Para ello, y en segundo lugar, sería aconsejable renunciar a la ‘ducha escocesa’, de ahora va el chorro de agua caliente y después lo congelamos todo. Sería necesario renunciar al vaivén del ‘péndulo patriótico’ entre el pragmatismo y la secesión. Porque lo único que se consigue es aturdir a la gente y, de paso, aturdir también a quienes creen manejar las llaves de paso.
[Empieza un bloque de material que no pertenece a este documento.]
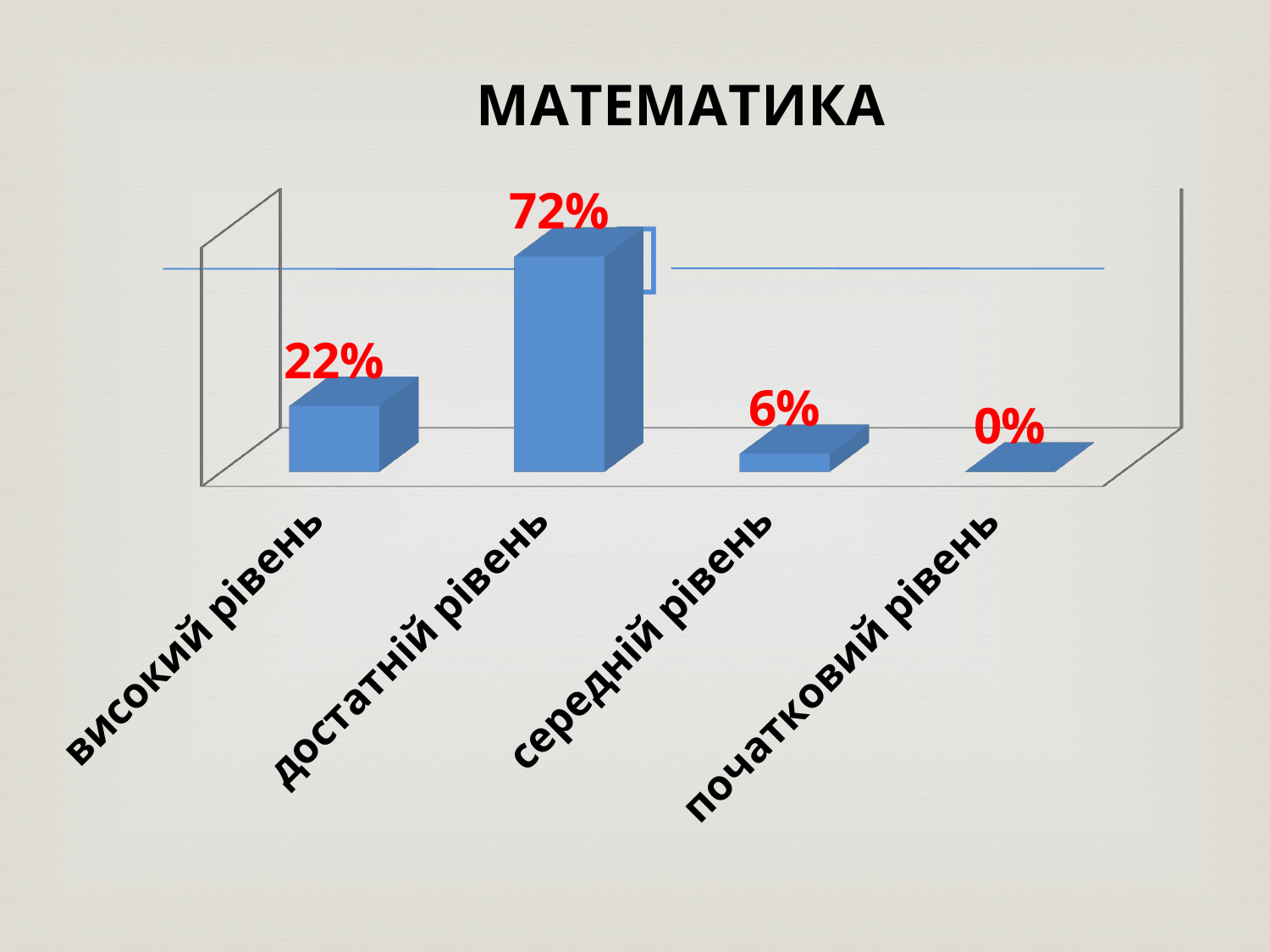
What is the difference between the values for високий рівень and середній рівень? 16% What is the title of the chart? МАТЕМАТИКА What is the value for високий рівень? 22% What kind of chart is shown on the slide? bar chart What is the difference between the values for достатній рівень and високий рівень? 50% What is the value for середній рівень? 6% How many categories are shown on the chart? 4 Which is larger, the value for високий рівень or the value for середній рівень? високий рівень What is the value for достатній рівень? 72% Which category has the lowest value? початковий рівень What is the value for початковий рівень? 0% Which category has the highest value? достатній рівень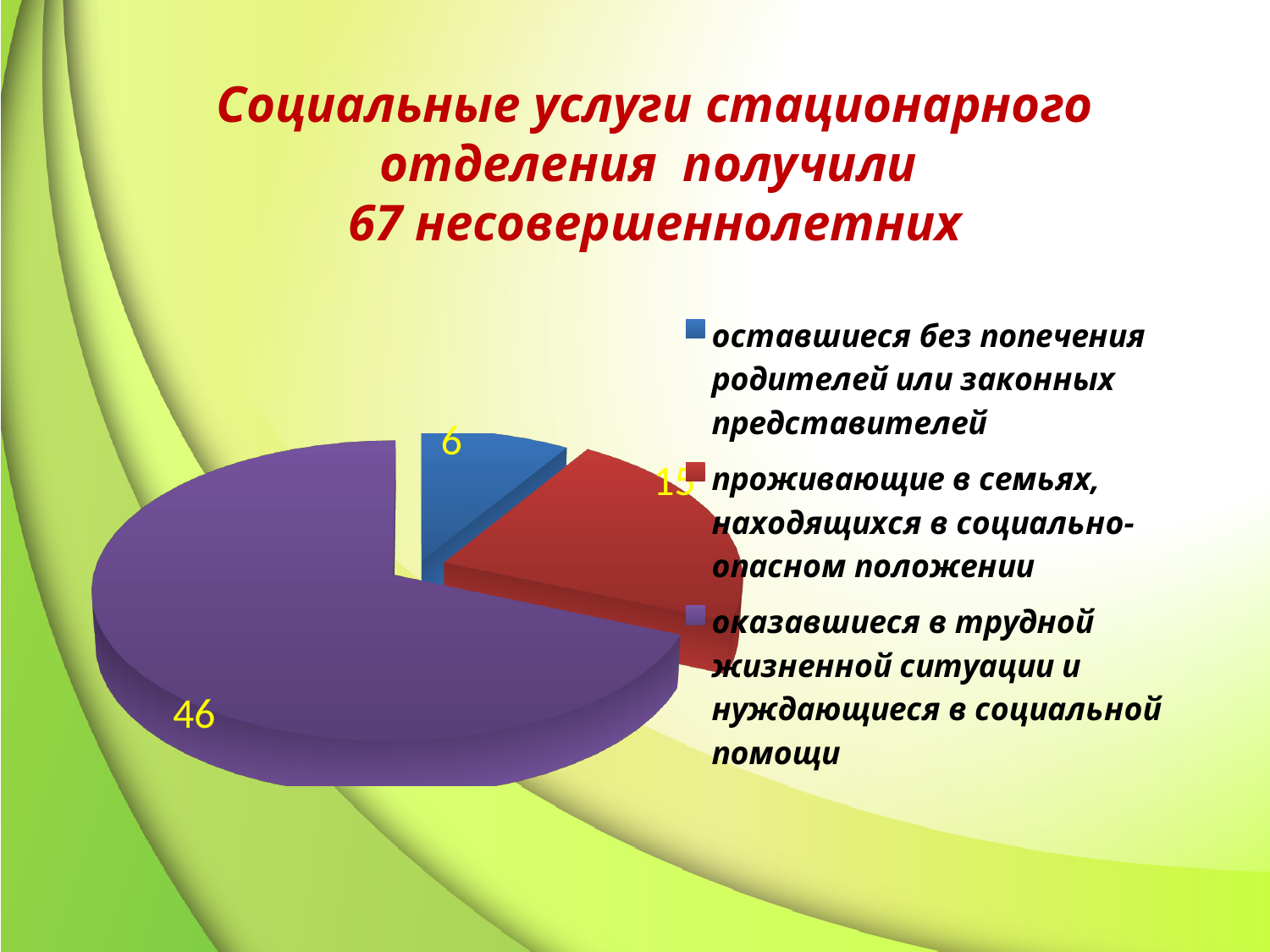
What kind of chart is shown on the slide? pie chart By how much does the value for 'проживающие в семьях, находящихся в социально-опасном положении' exceed the value for 'оставшиеся без попечения родителей или законных представителей'? 9 Which is larger: the value for 'проживающие в семьях, находящихся в социально-опасном положении' or the value for 'оставшиеся без попечения родителей или законных представителей'? проживающие в семьях, находящихся в социально-опасном положении Which category has the smallest slice of the pie? оставшиеся без попечения родителей или законных представителей Which category has the largest slice of the pie? оказавшиеся в трудной жизненной ситуации и нуждающиеся в социальной помощи What colour is the slice labelled 46? purple What value is shown for the slice 'проживающие в семьях, находящихся в социально-опасном положении'? 15 What value is shown for the slice 'оставшиеся без попечения родителей или законных представителей'? 6 What value is shown for the slice 'оказавшиеся в трудной жизненной ситуации и нуждающиеся в социальной помощи'? 46 What is the difference between the largest slice value (46) and the value for 'проживающие в семьях, находящихся в социально-опасном положении'? 31 How many slices does the pie chart have? 3 What is the total of all the slice values in the pie chart? 67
El afán por perseguir los objetivos máximos sin disimular la meta independentista, haciéndolos compatibles con una gestión casi prosaica del ‘mientras tanto’, no conduce a ninguna parte cuando la eventualidad de una ruptura se vuelve tan presente que tampoco sirve para amagar.
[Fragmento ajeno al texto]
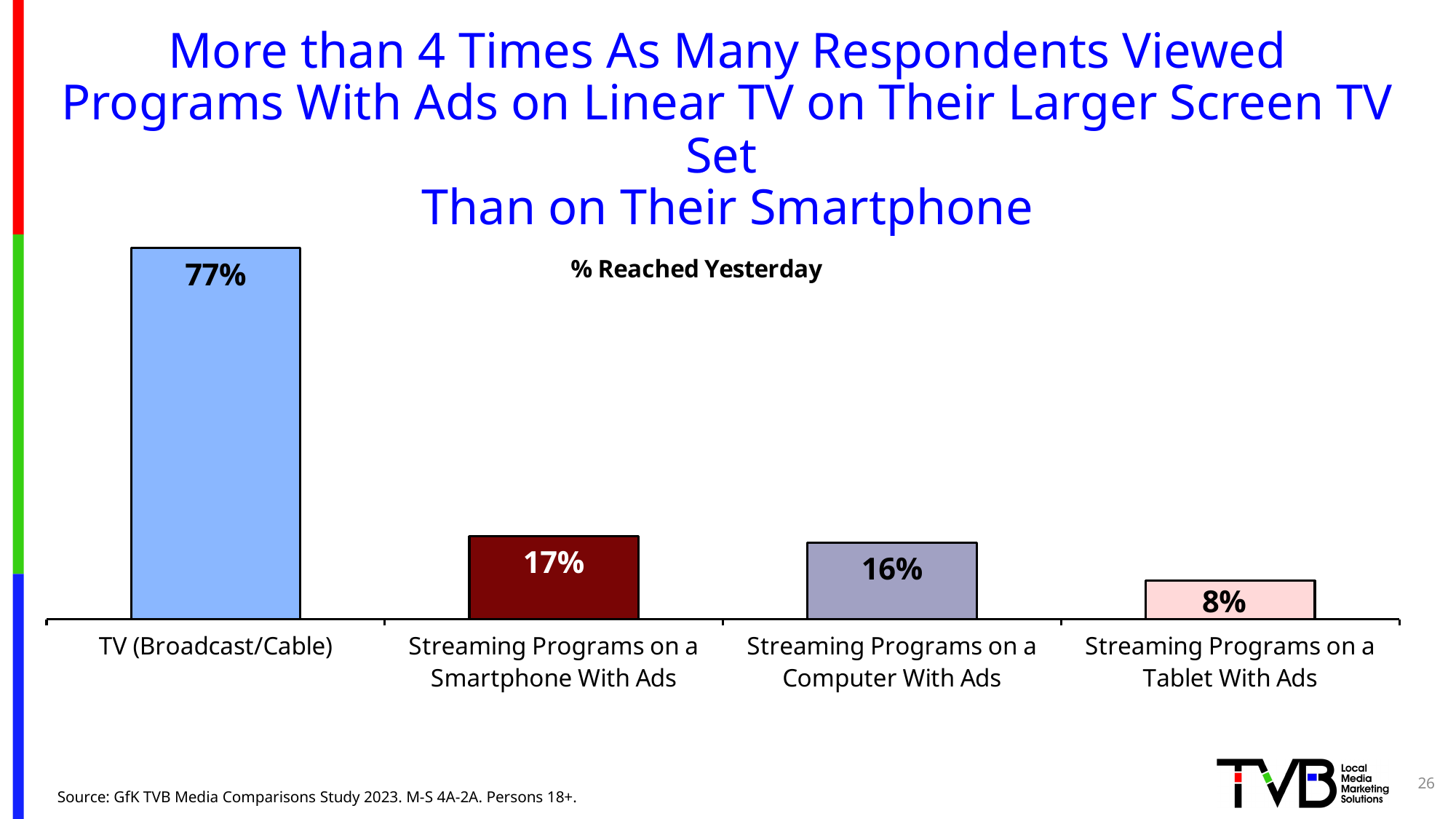
What is the title shown above the chart's bars? % Reached Yesterday What is the value for Streaming Programs on a Tablet With Ads? 8% Which is larger: the value for Streaming Programs on a Smartphone With Ads or Streaming Programs on a Tablet With Ads? Streaming Programs on a Smartphone With Ads What kind of chart is shown on the slide? Bar chart What is the value for Streaming Programs on a Computer With Ads? 16% What is the value for Streaming Programs on a Smartphone With Ads? 17% What is the difference between the values for Streaming Programs on a Computer With Ads and Streaming Programs on a Tablet With Ads? 8% What is the % Reached Yesterday value for TV (Broadcast/Cable)? 77% What is the difference between the values for TV (Broadcast/Cable) and Streaming Programs on a Smartphone With Ads? 60% How many categories are shown in the chart? 4 Which category has the highest % Reached Yesterday? TV (Broadcast/Cable) Which category has the lowest % Reached Yesterday? Streaming Programs on a Tablet With Ads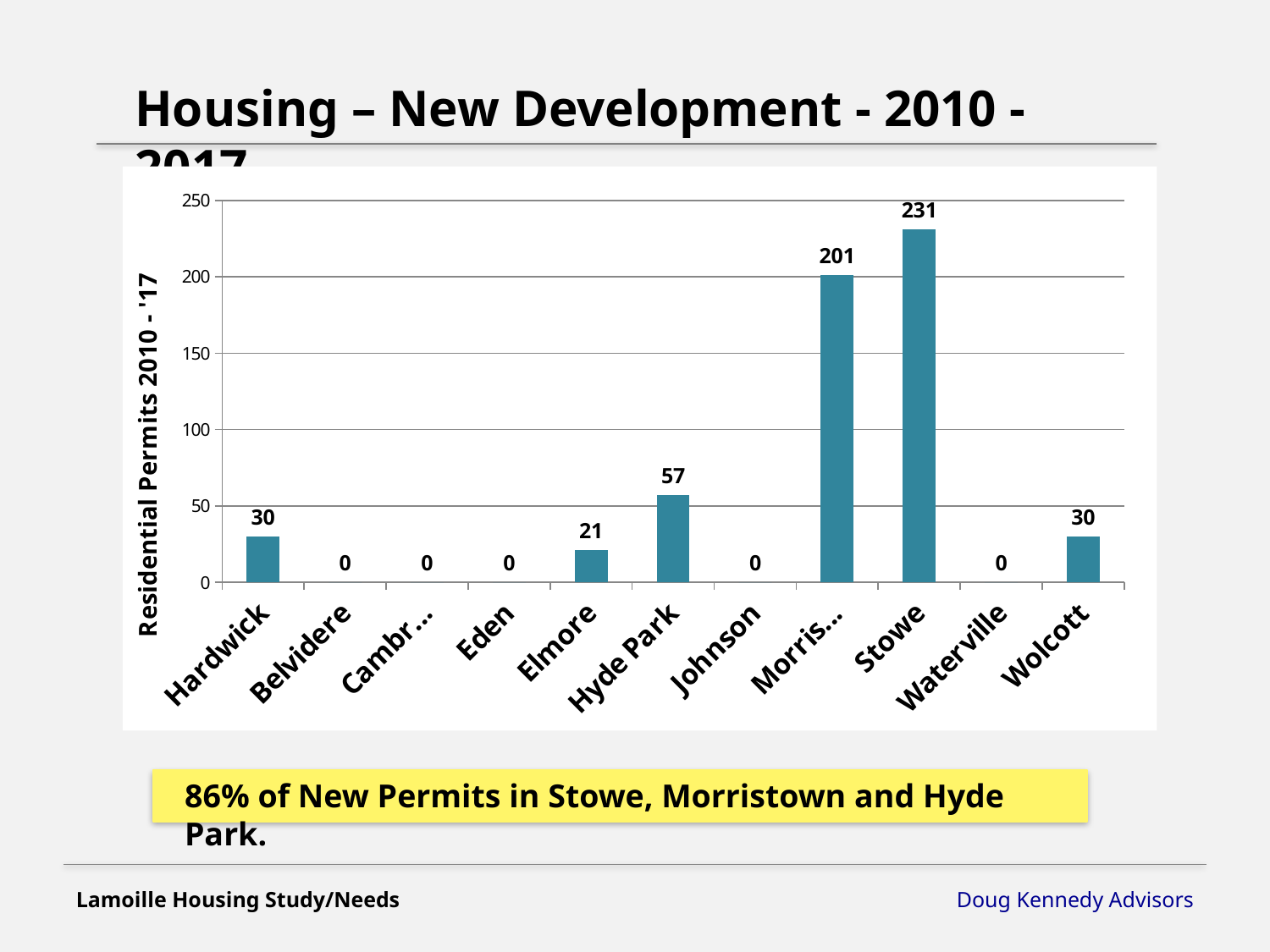
What is the label of the vertical axis of the chart? Residential Permits 2010 - '17 How many residential permits are shown for Hyde Park? 57 Is the value for Morristown greater or less than 150? greater What is the difference between the values for Stowe and Morristown? 30 What is the difference between the values for Hyde Park and Elmore? 36 What is the value shown for Waterville? 0 Which is larger, the value for Hardwick or the value for Hyde Park? Hyde Park Which town has the highest number of residential permits? Stowe How many residential permits are shown for Stowe? 231 What is the value shown for Elmore? 21 What kind of chart is shown on the slide? bar chart How many towns are shown on the x axis of the chart? 11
En tercer lugar, debería quedar proscrita la farsa como recurso político, empezando por eso de hacerse el dialogante para demostrar a los propios que el otro no lo es nada. La farsa que ha ido protagonizando Artur Mas, desde su infructuoso encuentro con Mariano Rajoy en La Moncloa para convocar las elecciones anticipadas de 2012, hasta la insistencia en que el 9 de noviembre habrá una consulta, para acabar confesando a ‘Le Figaro’ algo que sabíamos todos desde el principio: que esto desembocará en unas elecciones autonómicas. Claro que su carácter plebiscitario será doble: se sumarán los votos soberanistas frente a los constitucionalistas, pero también se medirán las fuerzas entre CiU y ERC.
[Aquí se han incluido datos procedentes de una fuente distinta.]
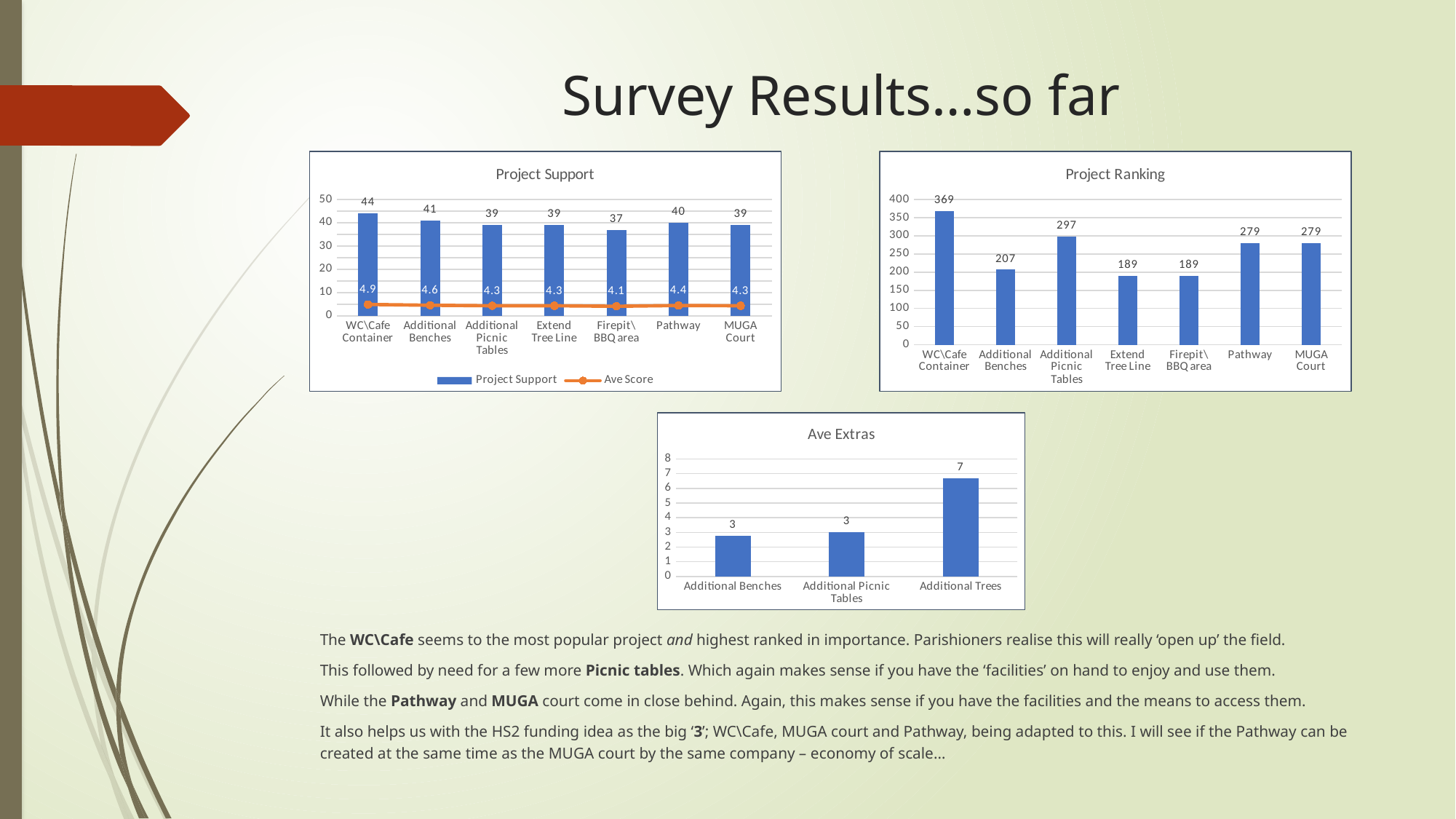
In the Project Ranking chart, what is the value for Additional Picnic Tables? 297 In the Project Ranking chart, which category has the highest value? WC\Cafe Container In the Project Support chart, what is the difference between the Project Support values for WC\Cafe Container and Additional Benches? 3 In the Project Support chart, what is the Project Support value for WC\Cafe Container? 44 In the Ave Extras chart, what is the value for Additional Trees? 7 In the Project Ranking chart, what is the difference between the values for WC\Cafe Container and Additional Benches? 162 In the Project Ranking chart, which is larger, the value for Pathway or the value for Extend Tree Line? Pathway In the Project Support chart, how many series does the legend list? 2 What kind of chart is the Ave Extras chart? Bar chart In the Project Support chart, which category has the lowest Project Support value? Firepit\BBQ area In the Project Support chart, what is the Ave Score for Firepit\BBQ area? 4.1 In the Project Ranking chart, how many categories are shown? 7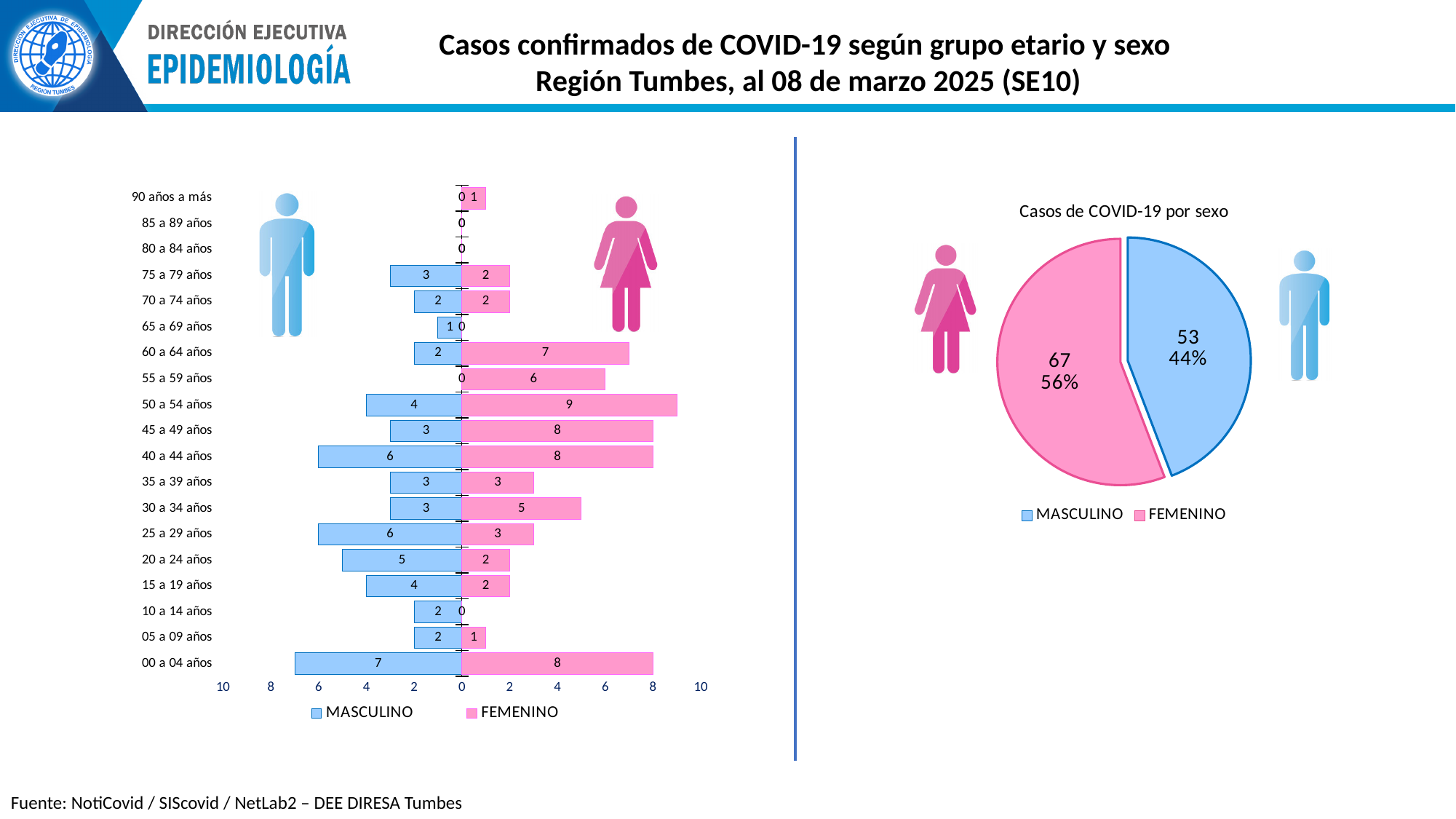
What kind of chart is the left chart? Bar chart In the left chart, which is larger in the 25 a 29 años group, MASCULINO or FEMENINO? MASCULINO In the left chart, how many FEMENINO cases are there in the 50 a 54 años group? 9 How many series does the legend of the pie chart 'Casos de COVID-19 por sexo' list? 2 In the left chart, how many MASCULINO cases are there in the 00 a 04 años group? 7 In the left chart, what is the difference between FEMENINO and MASCULINO cases in the 55 a 59 años group? 6 In the pie chart 'Casos de COVID-19 por sexo', what share of cases is MASCULINO? 44% In the left chart, which age group has the highest number of MASCULINO cases? 00 a 04 años In the left chart, how many FEMENINO cases are there in the 60 a 64 años group? 7 In the left chart, which age group has the highest number of FEMENINO cases? 50 a 54 años In the left chart, how many age groups are listed on the vertical axis? 19 In the pie chart 'Casos de COVID-19 por sexo', how many FEMENINO cases are there? 67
Está visto que nos encontramos ante un problema político de gran magnitud. Pero una vez más quienes desde el gobierno de las instituciones autonómicas señalan con vehemencia la existencia de un contencioso pendiente no acaban de enunciar con claridad la naturaleza del litigio ni sus propias intenciones. Sencillamente porque esperan que sean los demás los que les faciliten librarse del entuerto. El PNV y sus representantes institucionales se han mostrado concernidos tanto por la sentencia del Tribunal Constitucional (TC) como por la votación del Congreso respecto a la consulta catalana. Ello antes de que comience a andar la ponencia vasca sobre el futuro del autogobierno con un calendario que promete decirnos dentro de un año lo que ya sabemos. Así puede dar tiempo para resolver las diferencias respecto al Cupo o para acordar una aplicación propia de la Lomce, mientras observamos qué pasa en Escocia y en Cataluña, ahora que lo de Québec no nos interesa nada.

El soberanismo que ostenta el poder autonómico en el Estado constitucional –en Cataluña y en Euskadi– persigue o tantea la vía independentista al menor coste posible. Para ello se ve en la necesidad de demostrar que sus aspiraciones no encuentran encaje alguno en la lectura inmovilista que el Gobierno de Rajoy hace del marco jurídico vigente, y tampoco en las comprometidas invitaciones al ejercicio reformador de la política que contiene la última sentencia del TC. Ese soberanismo, que siempre guarda alguna carta posibilista, no desea entramparse en la reforma de la Constitución porque se ha habituado a ejercer el poder alentando la permanente provisionalidad de sus compromisos con el Estado. No quiere ni costes añadidos para sus propósitos futuros ni ataduras hacia el pasado. En un mundo global y convulso resulta muy difícil vender las bondades materiales de una aspiración tan identitaria como la independencia nacional; por eso el nacionalismo gobernante se contenta con soñarla a coste cero. Pero hay otro precio que inquieta a CiU y al PNV: que la aventura pudiera arrebatarles el poder a favor del independentismo más genuino que representan ERC y Bildu. Las apelaciones al díálogo, la ‘ducha escocesa’ y la farsa victimista son los recursos que el soberanismo gobernante emplea para guarecerse, en realidad, tras la Constitución y procurar lo que sea, pero a coste cero.